[GIVEN ENTRIES Boundary: Start]
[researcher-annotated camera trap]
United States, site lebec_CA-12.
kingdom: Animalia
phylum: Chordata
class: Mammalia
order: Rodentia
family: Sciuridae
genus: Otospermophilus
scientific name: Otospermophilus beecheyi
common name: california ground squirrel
[GIVEN ENTRIES Boundary: End]
§ TASK PROMPT:
Your task is to reproduce, exactly and exclusively, the lines from the one holding "phylum: Chordata" through the final line of the listing.

§ ANSWER AREA:
phylum: Chordata
class: Mammalia
order: Rodentia
family: Sciuridae
genus: Otospermophilus
scientific name: Otospermophilus beecheyi
common name: california ground squirrel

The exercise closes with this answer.